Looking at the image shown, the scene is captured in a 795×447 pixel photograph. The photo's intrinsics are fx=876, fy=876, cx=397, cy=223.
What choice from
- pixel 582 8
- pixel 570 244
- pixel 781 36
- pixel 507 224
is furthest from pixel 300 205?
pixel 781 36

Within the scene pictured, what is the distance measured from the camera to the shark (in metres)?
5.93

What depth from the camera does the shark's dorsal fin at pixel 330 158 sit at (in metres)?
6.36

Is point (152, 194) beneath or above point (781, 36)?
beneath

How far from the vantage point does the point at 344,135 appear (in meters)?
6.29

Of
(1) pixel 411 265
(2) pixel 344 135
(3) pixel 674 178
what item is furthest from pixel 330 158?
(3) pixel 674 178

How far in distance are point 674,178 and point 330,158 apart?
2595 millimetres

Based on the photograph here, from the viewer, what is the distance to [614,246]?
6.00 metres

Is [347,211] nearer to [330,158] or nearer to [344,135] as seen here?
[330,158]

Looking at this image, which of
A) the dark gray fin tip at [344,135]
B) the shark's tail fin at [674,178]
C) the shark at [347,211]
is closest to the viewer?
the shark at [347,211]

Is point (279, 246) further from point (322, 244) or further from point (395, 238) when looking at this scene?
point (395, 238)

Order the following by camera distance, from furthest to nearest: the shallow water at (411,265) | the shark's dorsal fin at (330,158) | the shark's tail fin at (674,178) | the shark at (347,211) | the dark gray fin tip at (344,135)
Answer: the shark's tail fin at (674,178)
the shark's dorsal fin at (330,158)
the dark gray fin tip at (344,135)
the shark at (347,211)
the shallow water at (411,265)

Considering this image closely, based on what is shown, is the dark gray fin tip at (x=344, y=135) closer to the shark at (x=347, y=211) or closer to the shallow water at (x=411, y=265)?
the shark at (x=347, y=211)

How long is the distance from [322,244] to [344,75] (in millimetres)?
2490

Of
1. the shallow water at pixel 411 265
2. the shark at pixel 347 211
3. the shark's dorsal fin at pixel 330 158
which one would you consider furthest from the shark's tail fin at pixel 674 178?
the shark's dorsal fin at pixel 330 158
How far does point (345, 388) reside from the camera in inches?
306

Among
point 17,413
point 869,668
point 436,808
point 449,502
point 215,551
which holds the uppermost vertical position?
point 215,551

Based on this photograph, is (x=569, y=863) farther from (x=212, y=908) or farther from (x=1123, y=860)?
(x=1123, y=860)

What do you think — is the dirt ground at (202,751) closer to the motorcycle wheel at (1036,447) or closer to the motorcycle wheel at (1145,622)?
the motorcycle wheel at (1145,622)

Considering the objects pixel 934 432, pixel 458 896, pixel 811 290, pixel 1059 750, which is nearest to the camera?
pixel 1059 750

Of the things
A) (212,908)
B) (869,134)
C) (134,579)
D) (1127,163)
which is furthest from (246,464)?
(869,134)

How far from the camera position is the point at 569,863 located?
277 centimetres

━━━━━━━━

Rescale the records above, starting at the line containing "Considering the objects" and ending with the last line of the records. Reproduce every line, requests included, but in the answers multiply each pixel coordinate and the distance by 1.3, rounding to whole numbers with halves rounded up.

__EXERCISE SOLUTION__.
Considering the objects pixel 934 432, pixel 458 896, pixel 811 290, pixel 1059 750, which is nearest to the camera?
pixel 1377 975

Of the things
A) (212,908)
B) (869,134)
C) (134,579)
D) (1127,163)
which is furthest from (246,464)?
(1130,174)

How far from the camera position is the point at 569,863 located?
360 centimetres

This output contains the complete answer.